Your tasks
[a] Please translate this sentence from the L.V. Banks biography below into Spanish: "He was a respected club performer in Chicago for many years."
[b] Write a continuation of the L.V. Banks biography below, starting right after its final sentence.

Excerpted text
--- begin ---
- Born: October 28, 1932 Stringtown, Mississippi, United States
- Died: May 2, 2011 (aged 78) Chicago, Illinois
- Genres: Chicago blues, electric blues, soul blues
- Occupations: Guitarist, singer, songwriter
- Instruments: Guitar, vocals
- Years active: 1960s–2011
- Label: Wolf

= L.V. Banks =

American singer (1932–2011)

L.V. Banks (October 28, 1932 – May 2, 2011) was an American Chicago blues and soul blues guitarist, singer and songwriter. He was a respected club performer in Chicago for many years. He recorded two albums for Wolf Records.
--- end ---
Dataset section
--- begin ---
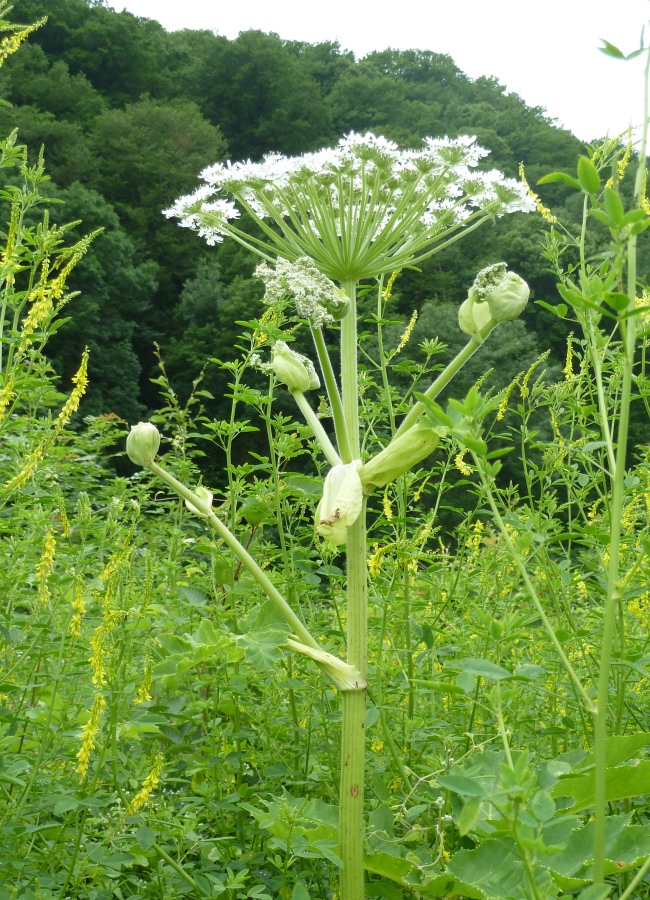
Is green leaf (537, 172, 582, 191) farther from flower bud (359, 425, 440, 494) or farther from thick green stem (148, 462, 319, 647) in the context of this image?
thick green stem (148, 462, 319, 647)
--- end ---
Final answers
[a] Fue un respetado intérprete de clubes en Chicago durante muchos años.

[b]
==Life and career==
Banks was born in Stringtown, Mississippi. He taught himself to play the guitar and fronted a blues band in Greenville, Mississippi. His musical influences included B.B. King, Howlin' Wolf, and Little Milton. Banks moved to St. Louis, Missouri, before he was drafted into the U.S. Army. After his duty was over, in the early 1960s, he relocated to Chicago, Illinois. He played on Maxwell Street and later was a regular fixture for over three decades in local clubs, particularly on the South Side. In the early 1990s, Banks acted as mentor to the then-teenaged blues musician Marty Sammon.

Banks's debut album, Let Me Be Your Teddy Bear, was released in June 1998 on the Austrian label Wolf. John Primer played guitar on the album. A second album, Ruby, was released by Wolf in 2000. It was his final album.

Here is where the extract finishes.